Archive for May 2008

Ripple effect

It’s one of those mornings. As I was getting dressed, I checked the Internetz to see when the next 9 or 19 buses were coming, and it went something like this: 3 min, 11 min, 54 min. Making the first one would be impossible, and the last one would get me to work way too late. So I had to try to make the middle one. Which meant skipping breakfast and running to the stop. Which meant I was hungry when I got to the office, so I stopped into the SoMa Coffee for a muffin. But I had no cash on me, so the dude behind the counter sent me down the street to the ATM at Ted’s Market… which turned out to be out of order.

Now, this part of town sucks for food options, much less banks and ATMs. So I wandered about 6 blocks north until I found a Bank of America branch.

Got my cash. Got my breakfast. Got to work.

Jeez.

Resumes are obsolete

I was doing a little housekeeping the other day, and I found a packet of cream-colored, cotton fiber resume paper that I must have bought a long time ago. I remember painstakingly laying out my resume in MS Word and printing it on this high-quality stock, then tucking it into a matching envelope with a cover letter and dropping it in the mail.

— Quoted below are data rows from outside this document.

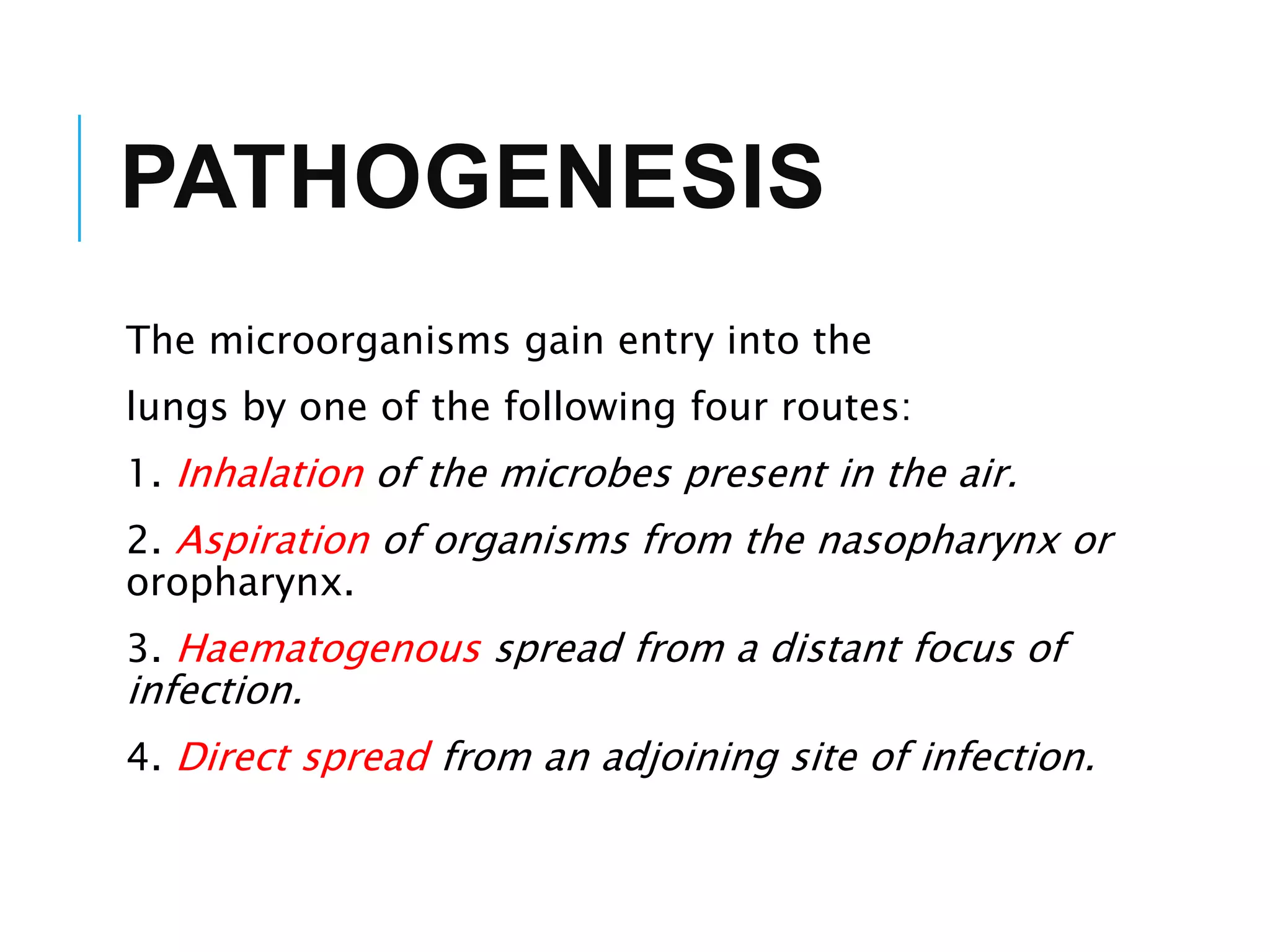 PATHOGENESIS

The microorganisms gain entry into the

lungs by one of the following four routes:

1. Inhalation of the microbes present in the air.

2. Aspiration of organisms from the nasopharynx or oropharynx.

3. Haematogenous spread from a distant focus of infection.

4. Direct spread from an adjoining site of infection.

More recently, I’ve sent soft copies (pdf or Word) of my resume via email, where the body of the email is the cover letter.

As a side note, maddeningly, I’ve had more than one company make me fill out a standard in-house form with essentially the same information as a bureaucratic hurdle, once I’ve actually been hired.

Now that I’m entertaining freelance opportunities again, I’ve had a few recruiters ask me for my resume, and perhaps because business is good right now, I found myself refusing. I haven’t assembled a formal resume in a while, so I told the recruiters to use my LinkeIn profile instead. The profile includes pretty much everything I’d put in a resume, along with a link to this blog. Plus, it’s up-to-date, so I think it’s more than sufficient.

Seth Godin said a while back that “if you’re remarkable, or amazing or just plain spectacular, you probably shouldn’t have a resume at all.”

Instead, he suggests that some credible and compelling letters of recommendation, or an actual project that people can see or use, or a compelling and insightful blog – or a combination of these – is much better for evaluating a person’s strengths and aptitude for a job.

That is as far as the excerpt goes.